Pajak Penghasilan Pasal 22

Pajak Penghasilan Pasal 22

PT Jovindo Solusi Batam memberikan layanan konsultasi, pembukuan, dan manajemen perpajakan. Kami telah bersertifikat resmi dan berpengalaman dalam menangani permasalahan perpajakan. Kali ini, PT Jovindo Solusi Batam akan memberikan informasi terkait pajak penghasilan pasal 22. Simak informasinya berikut ini.

Pengertian Pasal Penghasilan (PPh) Pasal 22

PPh Pasal 22 atau Pajak Penghasilan Pasal 22 dipungut atas beberapa badan usaha milik pemerintah dan swasta yang melakukan kegiatan perdagangan ekspor, impor, dan re-impor.
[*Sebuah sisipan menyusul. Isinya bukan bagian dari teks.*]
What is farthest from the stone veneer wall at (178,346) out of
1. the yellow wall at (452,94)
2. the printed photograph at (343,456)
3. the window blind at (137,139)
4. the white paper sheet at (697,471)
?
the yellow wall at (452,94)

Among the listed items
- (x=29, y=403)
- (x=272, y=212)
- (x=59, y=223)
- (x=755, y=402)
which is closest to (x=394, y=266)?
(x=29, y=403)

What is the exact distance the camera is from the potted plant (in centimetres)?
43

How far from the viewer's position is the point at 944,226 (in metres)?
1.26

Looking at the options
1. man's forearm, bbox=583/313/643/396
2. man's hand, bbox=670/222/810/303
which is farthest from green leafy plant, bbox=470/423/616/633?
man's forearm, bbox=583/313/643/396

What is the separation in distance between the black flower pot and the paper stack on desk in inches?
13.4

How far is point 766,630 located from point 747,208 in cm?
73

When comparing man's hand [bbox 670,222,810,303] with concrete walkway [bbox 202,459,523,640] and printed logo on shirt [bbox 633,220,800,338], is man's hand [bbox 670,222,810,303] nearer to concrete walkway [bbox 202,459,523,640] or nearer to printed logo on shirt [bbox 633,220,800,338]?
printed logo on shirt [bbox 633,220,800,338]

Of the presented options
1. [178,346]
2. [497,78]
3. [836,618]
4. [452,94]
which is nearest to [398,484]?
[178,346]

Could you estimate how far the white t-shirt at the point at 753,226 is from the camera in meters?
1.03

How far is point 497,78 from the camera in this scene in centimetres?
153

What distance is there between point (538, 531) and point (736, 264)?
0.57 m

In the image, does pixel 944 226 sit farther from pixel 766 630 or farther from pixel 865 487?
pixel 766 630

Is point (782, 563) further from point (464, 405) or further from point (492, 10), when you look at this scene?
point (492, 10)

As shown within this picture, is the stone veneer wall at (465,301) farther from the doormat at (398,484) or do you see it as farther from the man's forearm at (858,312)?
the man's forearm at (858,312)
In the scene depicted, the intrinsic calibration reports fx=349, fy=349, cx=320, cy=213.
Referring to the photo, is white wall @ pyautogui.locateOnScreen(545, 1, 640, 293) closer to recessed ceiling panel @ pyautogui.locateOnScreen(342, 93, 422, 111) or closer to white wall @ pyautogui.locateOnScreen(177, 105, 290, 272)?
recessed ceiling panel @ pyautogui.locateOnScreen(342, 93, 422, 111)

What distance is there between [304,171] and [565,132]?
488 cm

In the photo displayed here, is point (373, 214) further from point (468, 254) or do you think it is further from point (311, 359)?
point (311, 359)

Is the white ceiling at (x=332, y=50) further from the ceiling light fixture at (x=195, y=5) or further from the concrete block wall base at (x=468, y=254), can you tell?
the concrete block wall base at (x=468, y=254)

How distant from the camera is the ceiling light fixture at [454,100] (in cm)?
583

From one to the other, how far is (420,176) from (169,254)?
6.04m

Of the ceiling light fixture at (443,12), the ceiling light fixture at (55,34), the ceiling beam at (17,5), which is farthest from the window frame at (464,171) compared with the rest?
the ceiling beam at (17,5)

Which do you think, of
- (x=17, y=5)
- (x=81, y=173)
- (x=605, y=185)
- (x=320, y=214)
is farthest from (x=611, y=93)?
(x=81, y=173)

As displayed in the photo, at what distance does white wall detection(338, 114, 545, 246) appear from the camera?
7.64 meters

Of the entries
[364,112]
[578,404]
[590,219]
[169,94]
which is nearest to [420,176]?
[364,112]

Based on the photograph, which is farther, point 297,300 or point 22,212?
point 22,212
Pajak Penghasilan Pasal 22 (PPh Pasal 22) merupakan salah satu jenis pemotongan atau pemungutan pajak yang dilakukan oleh salah satu pihak terhadap wajib pajak dan dihubungkan dengan kegiatan perdagangan barang, sesuai dengan Undang-Undang Pajak Penghasilan (PPh) Nomor 36 Tahun 2008.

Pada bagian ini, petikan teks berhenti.